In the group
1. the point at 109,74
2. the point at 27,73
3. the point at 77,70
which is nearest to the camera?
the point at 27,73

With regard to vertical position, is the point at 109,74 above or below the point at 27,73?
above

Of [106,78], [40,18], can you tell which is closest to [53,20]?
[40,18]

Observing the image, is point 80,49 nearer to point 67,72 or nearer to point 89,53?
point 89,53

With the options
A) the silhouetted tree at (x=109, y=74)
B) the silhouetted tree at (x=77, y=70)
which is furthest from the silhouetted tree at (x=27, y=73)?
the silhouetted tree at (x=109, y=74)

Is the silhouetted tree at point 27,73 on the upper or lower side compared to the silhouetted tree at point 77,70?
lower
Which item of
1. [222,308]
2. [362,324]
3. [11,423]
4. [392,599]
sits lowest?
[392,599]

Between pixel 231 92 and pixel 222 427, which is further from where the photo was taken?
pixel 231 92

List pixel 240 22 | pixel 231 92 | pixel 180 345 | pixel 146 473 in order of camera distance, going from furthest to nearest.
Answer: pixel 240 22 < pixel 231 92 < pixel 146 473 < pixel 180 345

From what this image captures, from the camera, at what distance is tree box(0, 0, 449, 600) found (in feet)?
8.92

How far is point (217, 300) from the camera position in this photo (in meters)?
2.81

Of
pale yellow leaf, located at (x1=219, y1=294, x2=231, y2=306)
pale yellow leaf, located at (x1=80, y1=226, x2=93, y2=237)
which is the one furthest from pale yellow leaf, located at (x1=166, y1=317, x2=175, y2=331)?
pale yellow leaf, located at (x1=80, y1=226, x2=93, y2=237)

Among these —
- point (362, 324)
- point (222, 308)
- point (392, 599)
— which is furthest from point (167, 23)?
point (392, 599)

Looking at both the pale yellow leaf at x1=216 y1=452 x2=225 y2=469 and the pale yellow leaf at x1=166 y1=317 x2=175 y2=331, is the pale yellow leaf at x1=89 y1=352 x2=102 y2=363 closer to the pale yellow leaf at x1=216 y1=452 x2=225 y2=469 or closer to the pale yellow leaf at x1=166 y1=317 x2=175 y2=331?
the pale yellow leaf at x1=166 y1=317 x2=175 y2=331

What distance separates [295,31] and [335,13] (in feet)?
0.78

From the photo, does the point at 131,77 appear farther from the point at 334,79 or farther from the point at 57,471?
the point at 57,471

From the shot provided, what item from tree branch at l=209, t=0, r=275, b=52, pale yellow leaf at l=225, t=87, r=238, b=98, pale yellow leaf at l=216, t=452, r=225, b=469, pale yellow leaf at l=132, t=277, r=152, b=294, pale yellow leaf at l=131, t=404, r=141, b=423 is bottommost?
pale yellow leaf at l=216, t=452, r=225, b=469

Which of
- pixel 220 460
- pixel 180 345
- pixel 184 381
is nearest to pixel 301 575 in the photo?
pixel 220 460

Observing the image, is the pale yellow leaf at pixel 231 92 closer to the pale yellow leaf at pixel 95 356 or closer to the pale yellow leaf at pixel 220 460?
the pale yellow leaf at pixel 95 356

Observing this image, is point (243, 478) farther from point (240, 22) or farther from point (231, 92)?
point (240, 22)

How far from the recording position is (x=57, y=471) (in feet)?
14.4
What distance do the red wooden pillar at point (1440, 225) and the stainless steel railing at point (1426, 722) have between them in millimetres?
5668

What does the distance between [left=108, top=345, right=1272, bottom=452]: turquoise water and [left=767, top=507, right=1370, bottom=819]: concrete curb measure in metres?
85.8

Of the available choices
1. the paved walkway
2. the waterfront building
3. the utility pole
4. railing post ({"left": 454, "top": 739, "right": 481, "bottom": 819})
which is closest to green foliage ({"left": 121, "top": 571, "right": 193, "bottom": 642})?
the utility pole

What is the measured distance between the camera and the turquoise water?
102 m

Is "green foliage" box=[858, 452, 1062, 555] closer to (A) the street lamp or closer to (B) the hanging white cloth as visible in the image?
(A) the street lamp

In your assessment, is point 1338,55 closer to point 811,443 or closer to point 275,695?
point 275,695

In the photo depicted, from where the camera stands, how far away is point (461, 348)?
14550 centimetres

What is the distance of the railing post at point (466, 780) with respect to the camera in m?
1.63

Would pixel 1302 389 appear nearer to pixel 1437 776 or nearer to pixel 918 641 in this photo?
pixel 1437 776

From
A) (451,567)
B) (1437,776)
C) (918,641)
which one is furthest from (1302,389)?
- - - - -
• _INSTRUCTIONS TO FOLLOW_:
Write out every record shown above, word for word.

• _WRITTEN SOLUTION_:
In the group
1. the point at 109,74
2. the point at 27,73
3. the point at 77,70
which is nearest to the camera?
the point at 27,73

With regard to vertical position, is the point at 109,74 above or below the point at 27,73?
above

Of [106,78], [40,18], can you tell which is closest to [53,20]?
[40,18]

Observing the image, is point 80,49 nearer to point 67,72 or nearer to point 89,53?
point 89,53

With the options
A) the silhouetted tree at (x=109, y=74)
B) the silhouetted tree at (x=77, y=70)
which is furthest from the silhouetted tree at (x=27, y=73)?
the silhouetted tree at (x=109, y=74)

Is the silhouetted tree at point 27,73 on the upper or lower side compared to the silhouetted tree at point 77,70?
lower
Which item of
1. [222,308]
2. [362,324]
3. [11,423]
4. [392,599]
sits lowest?
[392,599]

Between pixel 231 92 and pixel 222 427, which is further from where the photo was taken?
pixel 231 92

List pixel 240 22 | pixel 231 92 | pixel 180 345 | pixel 146 473 in order of camera distance, going from furthest to nearest.
Answer: pixel 240 22 < pixel 231 92 < pixel 146 473 < pixel 180 345

From what this image captures, from the camera, at what distance is tree box(0, 0, 449, 600) found (in feet)?
8.92

How far is point (217, 300) from the camera position in this photo (in meters)?
2.81

Of
pale yellow leaf, located at (x1=219, y1=294, x2=231, y2=306)
pale yellow leaf, located at (x1=80, y1=226, x2=93, y2=237)
which is the one furthest from pale yellow leaf, located at (x1=166, y1=317, x2=175, y2=331)?
pale yellow leaf, located at (x1=80, y1=226, x2=93, y2=237)

Among these —
- point (362, 324)
- point (222, 308)
- point (392, 599)
— which is furthest from point (167, 23)?
point (392, 599)

Looking at both the pale yellow leaf at x1=216 y1=452 x2=225 y2=469 and the pale yellow leaf at x1=166 y1=317 x2=175 y2=331, is the pale yellow leaf at x1=89 y1=352 x2=102 y2=363 closer to the pale yellow leaf at x1=216 y1=452 x2=225 y2=469 or closer to the pale yellow leaf at x1=166 y1=317 x2=175 y2=331?
the pale yellow leaf at x1=166 y1=317 x2=175 y2=331

What distance separates [295,31] and [335,13] (in feet)?
0.78

From the photo, does the point at 131,77 appear farther from the point at 334,79 or farther from the point at 57,471?
the point at 57,471

From the shot provided, what item from tree branch at l=209, t=0, r=275, b=52, pale yellow leaf at l=225, t=87, r=238, b=98, pale yellow leaf at l=216, t=452, r=225, b=469, pale yellow leaf at l=132, t=277, r=152, b=294, pale yellow leaf at l=131, t=404, r=141, b=423 is bottommost?
pale yellow leaf at l=216, t=452, r=225, b=469

Which of
- pixel 220 460
- pixel 180 345
- pixel 184 381
is nearest to pixel 301 575 in the photo?
pixel 220 460

Observing the image, is the pale yellow leaf at pixel 231 92 closer to the pale yellow leaf at pixel 95 356 or closer to the pale yellow leaf at pixel 220 460?
the pale yellow leaf at pixel 95 356

Observing this image, is point (243, 478) farther from point (240, 22) or farther from point (231, 92)?
point (240, 22)

How far from the recording position is (x=57, y=471) (in feet)?
14.4
What distance do the red wooden pillar at point (1440, 225) and the stainless steel railing at point (1426, 722) have between them in millimetres?
5668

What does the distance between [left=108, top=345, right=1272, bottom=452]: turquoise water and [left=767, top=507, right=1370, bottom=819]: concrete curb measure in metres?
85.8

Of the available choices
1. the paved walkway
2. the waterfront building
3. the utility pole
4. railing post ({"left": 454, "top": 739, "right": 481, "bottom": 819})
which is closest to green foliage ({"left": 121, "top": 571, "right": 193, "bottom": 642})?
the utility pole

What is the measured distance between the camera and the turquoise water?
102 m

Is "green foliage" box=[858, 452, 1062, 555] closer to (A) the street lamp or closer to (B) the hanging white cloth as visible in the image?
(A) the street lamp

In your assessment, is point 1338,55 closer to point 811,443 or closer to point 275,695?
point 275,695

In the photo depicted, from where the camera stands, how far away is point (461, 348)?
14550 centimetres

What is the distance of the railing post at point (466, 780) with respect to the camera in m?
1.63

Would pixel 1302 389 appear nearer to pixel 1437 776 or nearer to pixel 918 641 in this photo?
pixel 1437 776

From
A) (451,567)
B) (1437,776)
C) (918,641)
which one is furthest from (1302,389)?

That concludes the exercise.